От запаха плесени, который витал вокруг него, у Эверарда засвербило в носу. Место, где он лежал, было не слишком велико, ибо пальцы его ног во что-то упирались.
Когда он попробовал шевельнуться, голос снова шепнул: «Ш-ш». К его лицу прикоснулось что-то легкое и теплое. Это были женские пальцы.
Что все это, черт возьми, означает?
Эверард попробовал поднять правую руку и стиснул зубы, чтобы не закричать. Кисть в самом деле сломана. Вопреки его воле у него вырвался стон.
Пальцы легли на его губы.
– Тише, тише, – прошептал голос. – Они наверху, в доме, ищут вас.
«Клянусь распятым Христом, я знаю этот голос», – подумал Эверард.
Эмма. Длинноногая, с шелковистыми каштановыми волосами. Он привел корову, чтобы переспать с ней, но все повернулось совершенно неожиданно. И вдруг он все вспомнил.
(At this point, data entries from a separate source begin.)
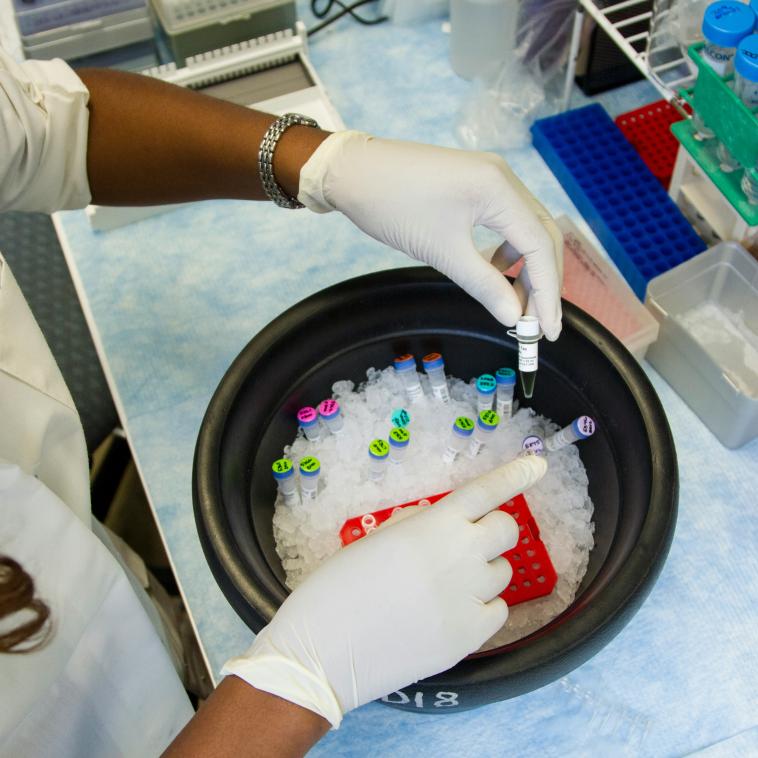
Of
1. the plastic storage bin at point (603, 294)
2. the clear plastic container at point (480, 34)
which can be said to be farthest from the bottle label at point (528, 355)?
the clear plastic container at point (480, 34)

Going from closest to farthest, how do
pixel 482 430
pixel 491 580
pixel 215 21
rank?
pixel 491 580, pixel 482 430, pixel 215 21

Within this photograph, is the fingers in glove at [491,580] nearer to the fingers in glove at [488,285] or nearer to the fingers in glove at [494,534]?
the fingers in glove at [494,534]

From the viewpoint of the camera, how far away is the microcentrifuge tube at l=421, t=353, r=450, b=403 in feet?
3.32

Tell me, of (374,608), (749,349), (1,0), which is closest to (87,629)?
(374,608)

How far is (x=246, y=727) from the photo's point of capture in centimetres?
69

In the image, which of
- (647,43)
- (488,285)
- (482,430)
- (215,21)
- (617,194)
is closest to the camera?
(488,285)

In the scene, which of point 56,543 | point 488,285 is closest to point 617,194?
point 488,285

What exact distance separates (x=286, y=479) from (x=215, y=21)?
0.86 metres

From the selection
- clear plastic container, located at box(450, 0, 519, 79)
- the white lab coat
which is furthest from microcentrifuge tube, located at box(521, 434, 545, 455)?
clear plastic container, located at box(450, 0, 519, 79)

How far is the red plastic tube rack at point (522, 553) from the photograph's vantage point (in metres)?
0.90

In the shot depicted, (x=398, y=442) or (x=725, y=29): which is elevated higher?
(x=725, y=29)

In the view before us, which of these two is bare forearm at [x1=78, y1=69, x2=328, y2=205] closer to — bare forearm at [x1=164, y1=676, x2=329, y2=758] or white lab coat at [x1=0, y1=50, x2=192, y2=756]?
white lab coat at [x1=0, y1=50, x2=192, y2=756]

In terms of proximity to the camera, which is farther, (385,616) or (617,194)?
(617,194)

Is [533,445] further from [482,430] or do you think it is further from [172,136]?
[172,136]
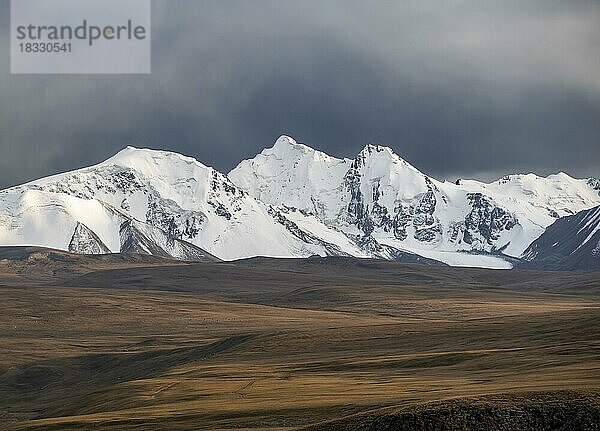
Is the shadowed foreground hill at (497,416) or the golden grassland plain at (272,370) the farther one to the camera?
the golden grassland plain at (272,370)

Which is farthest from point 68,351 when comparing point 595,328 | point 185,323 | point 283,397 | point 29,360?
point 283,397

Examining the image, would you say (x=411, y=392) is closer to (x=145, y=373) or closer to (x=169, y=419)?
(x=169, y=419)

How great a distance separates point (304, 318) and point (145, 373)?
6984 centimetres

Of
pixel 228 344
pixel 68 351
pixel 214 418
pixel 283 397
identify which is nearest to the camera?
pixel 214 418

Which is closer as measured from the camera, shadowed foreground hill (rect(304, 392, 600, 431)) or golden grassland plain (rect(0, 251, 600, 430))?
shadowed foreground hill (rect(304, 392, 600, 431))

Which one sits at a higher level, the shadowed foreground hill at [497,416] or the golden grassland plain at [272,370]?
the shadowed foreground hill at [497,416]

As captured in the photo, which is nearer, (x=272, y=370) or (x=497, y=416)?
(x=497, y=416)

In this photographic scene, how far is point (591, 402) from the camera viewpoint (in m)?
42.7

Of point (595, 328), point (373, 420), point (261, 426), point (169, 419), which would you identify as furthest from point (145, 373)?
point (373, 420)

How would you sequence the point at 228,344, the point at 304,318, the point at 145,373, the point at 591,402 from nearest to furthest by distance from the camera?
the point at 591,402 → the point at 145,373 → the point at 228,344 → the point at 304,318

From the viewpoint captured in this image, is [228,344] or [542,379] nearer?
[542,379]

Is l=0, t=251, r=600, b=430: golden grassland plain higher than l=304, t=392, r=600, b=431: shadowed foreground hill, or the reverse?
l=304, t=392, r=600, b=431: shadowed foreground hill

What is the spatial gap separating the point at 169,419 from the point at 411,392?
1548 cm

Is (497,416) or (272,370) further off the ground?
(497,416)
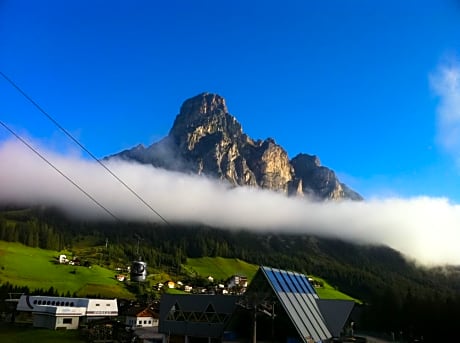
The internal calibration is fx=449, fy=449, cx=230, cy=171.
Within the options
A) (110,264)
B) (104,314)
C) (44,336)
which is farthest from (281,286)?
(110,264)

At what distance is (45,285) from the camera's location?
122 m

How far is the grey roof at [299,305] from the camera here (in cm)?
3866

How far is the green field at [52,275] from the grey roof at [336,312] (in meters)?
84.9

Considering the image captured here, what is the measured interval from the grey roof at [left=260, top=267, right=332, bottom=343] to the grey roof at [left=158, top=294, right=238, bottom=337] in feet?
16.6

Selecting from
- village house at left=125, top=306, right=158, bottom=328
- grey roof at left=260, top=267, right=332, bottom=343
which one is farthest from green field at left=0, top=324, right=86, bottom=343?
grey roof at left=260, top=267, right=332, bottom=343

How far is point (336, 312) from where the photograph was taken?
47469mm

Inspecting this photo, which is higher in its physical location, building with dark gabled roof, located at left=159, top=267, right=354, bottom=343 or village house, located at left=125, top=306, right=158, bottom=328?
building with dark gabled roof, located at left=159, top=267, right=354, bottom=343

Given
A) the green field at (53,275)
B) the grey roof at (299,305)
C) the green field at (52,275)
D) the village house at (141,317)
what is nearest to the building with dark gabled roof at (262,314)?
the grey roof at (299,305)

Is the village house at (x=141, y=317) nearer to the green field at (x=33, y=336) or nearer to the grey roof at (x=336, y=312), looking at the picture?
the green field at (x=33, y=336)

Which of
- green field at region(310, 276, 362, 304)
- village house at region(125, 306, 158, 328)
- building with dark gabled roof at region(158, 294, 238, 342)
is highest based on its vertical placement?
green field at region(310, 276, 362, 304)

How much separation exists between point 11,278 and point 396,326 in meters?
108

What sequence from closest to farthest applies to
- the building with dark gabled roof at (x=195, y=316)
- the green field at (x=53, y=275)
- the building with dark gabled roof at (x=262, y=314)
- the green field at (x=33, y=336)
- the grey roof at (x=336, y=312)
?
1. the building with dark gabled roof at (x=262, y=314)
2. the building with dark gabled roof at (x=195, y=316)
3. the grey roof at (x=336, y=312)
4. the green field at (x=33, y=336)
5. the green field at (x=53, y=275)

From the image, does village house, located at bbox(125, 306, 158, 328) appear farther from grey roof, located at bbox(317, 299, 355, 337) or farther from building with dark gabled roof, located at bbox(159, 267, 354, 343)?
grey roof, located at bbox(317, 299, 355, 337)

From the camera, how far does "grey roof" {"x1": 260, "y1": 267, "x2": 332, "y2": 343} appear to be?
3866 centimetres
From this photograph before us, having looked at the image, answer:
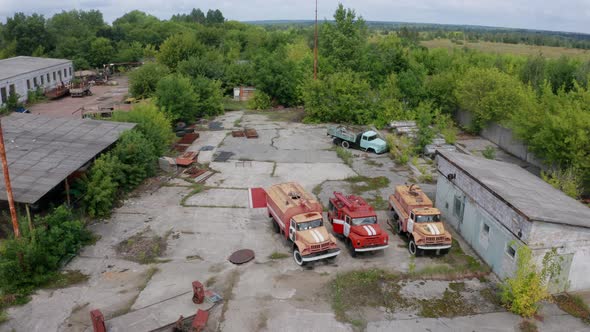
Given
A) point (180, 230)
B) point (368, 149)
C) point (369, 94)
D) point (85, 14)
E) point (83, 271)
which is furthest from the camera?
point (85, 14)

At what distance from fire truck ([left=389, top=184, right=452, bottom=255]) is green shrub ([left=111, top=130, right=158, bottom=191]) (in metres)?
12.7

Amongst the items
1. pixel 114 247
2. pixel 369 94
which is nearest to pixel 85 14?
pixel 369 94

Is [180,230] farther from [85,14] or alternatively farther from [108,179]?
[85,14]

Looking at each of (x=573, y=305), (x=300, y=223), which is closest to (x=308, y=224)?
(x=300, y=223)

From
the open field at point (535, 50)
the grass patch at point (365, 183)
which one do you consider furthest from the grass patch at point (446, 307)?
the open field at point (535, 50)

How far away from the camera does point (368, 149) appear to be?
101 feet

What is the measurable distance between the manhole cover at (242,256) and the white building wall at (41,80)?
101 ft

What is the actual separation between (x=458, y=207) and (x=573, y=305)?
5827 millimetres

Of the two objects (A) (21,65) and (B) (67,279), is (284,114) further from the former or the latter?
(B) (67,279)

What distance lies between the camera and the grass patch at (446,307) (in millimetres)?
14102

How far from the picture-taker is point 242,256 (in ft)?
56.5

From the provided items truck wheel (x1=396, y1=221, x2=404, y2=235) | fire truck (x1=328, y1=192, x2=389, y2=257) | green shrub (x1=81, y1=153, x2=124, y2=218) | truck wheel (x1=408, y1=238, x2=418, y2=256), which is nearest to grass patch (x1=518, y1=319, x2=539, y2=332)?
truck wheel (x1=408, y1=238, x2=418, y2=256)

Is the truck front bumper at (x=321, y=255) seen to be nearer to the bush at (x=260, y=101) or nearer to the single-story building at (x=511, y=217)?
the single-story building at (x=511, y=217)

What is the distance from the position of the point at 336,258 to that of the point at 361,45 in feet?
109
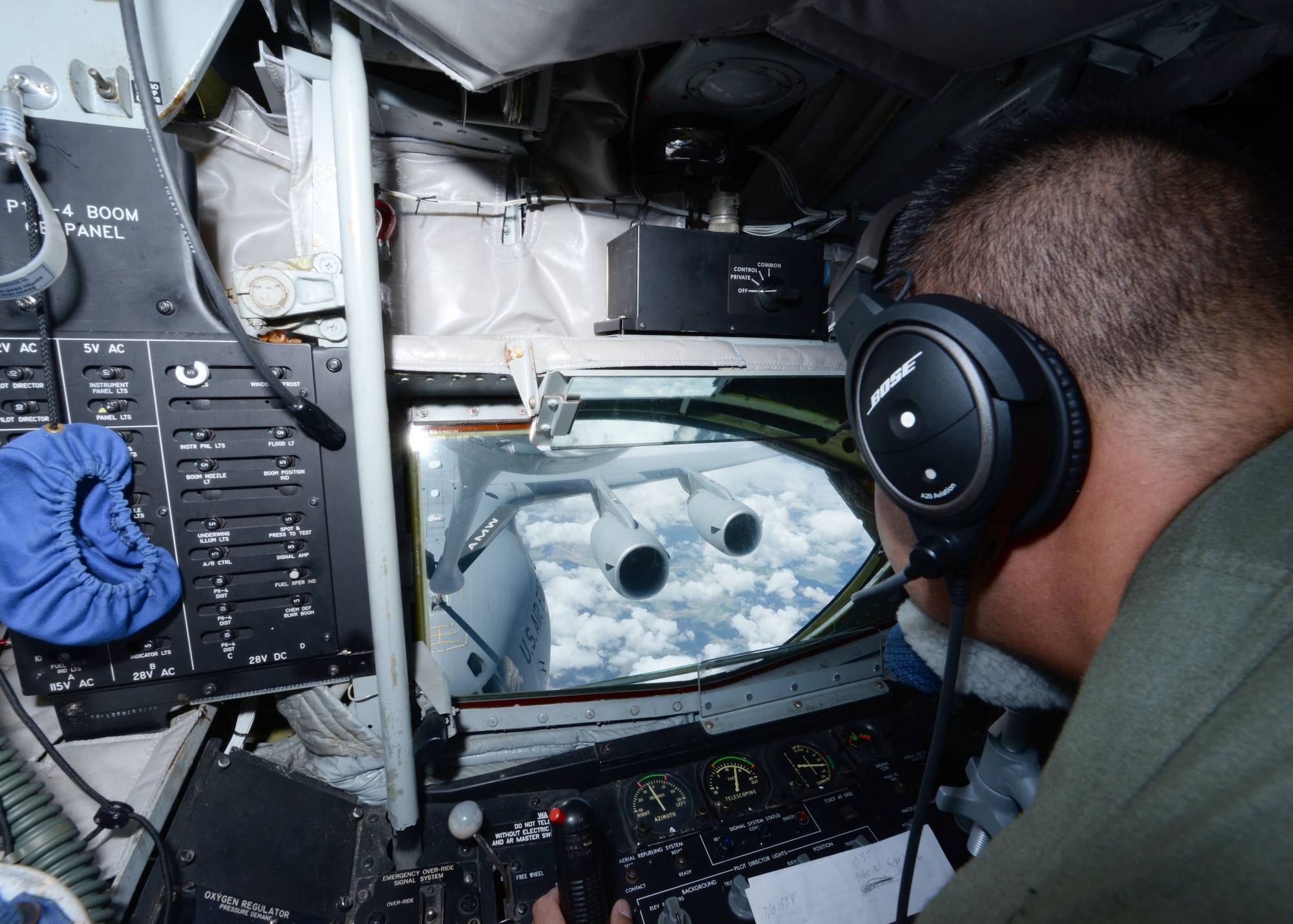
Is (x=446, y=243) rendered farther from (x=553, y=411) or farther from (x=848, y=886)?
(x=848, y=886)

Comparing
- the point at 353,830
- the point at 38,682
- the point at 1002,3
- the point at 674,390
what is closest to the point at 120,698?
the point at 38,682

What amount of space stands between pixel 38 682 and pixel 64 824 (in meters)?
0.27

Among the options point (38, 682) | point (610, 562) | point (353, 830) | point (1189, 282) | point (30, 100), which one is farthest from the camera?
point (610, 562)

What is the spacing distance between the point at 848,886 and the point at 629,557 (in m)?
0.93

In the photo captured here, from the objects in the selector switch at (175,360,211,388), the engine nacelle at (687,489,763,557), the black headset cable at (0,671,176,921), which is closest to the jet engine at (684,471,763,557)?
the engine nacelle at (687,489,763,557)

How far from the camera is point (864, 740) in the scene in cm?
161

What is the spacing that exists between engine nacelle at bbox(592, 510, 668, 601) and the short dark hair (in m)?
1.09

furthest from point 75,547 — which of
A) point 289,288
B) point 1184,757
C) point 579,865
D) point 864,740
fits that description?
point 864,740

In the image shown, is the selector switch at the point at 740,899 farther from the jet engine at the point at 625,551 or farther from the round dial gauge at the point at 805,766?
the jet engine at the point at 625,551

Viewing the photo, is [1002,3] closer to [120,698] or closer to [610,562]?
[610,562]

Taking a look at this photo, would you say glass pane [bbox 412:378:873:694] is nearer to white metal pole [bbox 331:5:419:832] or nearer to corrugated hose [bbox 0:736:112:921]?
white metal pole [bbox 331:5:419:832]

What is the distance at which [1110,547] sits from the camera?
0.54 meters

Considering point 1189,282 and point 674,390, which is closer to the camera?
point 1189,282

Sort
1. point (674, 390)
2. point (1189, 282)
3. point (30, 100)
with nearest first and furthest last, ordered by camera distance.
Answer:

Эверард почувствовал, как ее пальцы гладят его лоб. Его глаза так сильно распухли, что он не мог ее видеть. Зато он с особенной силой ощущал всю мягкость ее тела. Казалось, что от ее близости, от ее тепла боль немного утихает. «Значит, я где-то под домом ткачей», – сообразил Эверард. Скорее всего это их овощной погреб. А этот специфический запах – запах репы.
Впервые за весь этот день он разрешил себе расслабиться, перестать бороться с болью. Еще раз, помня о сломанных ребрах, сделал неглубокий, осторожный вдох.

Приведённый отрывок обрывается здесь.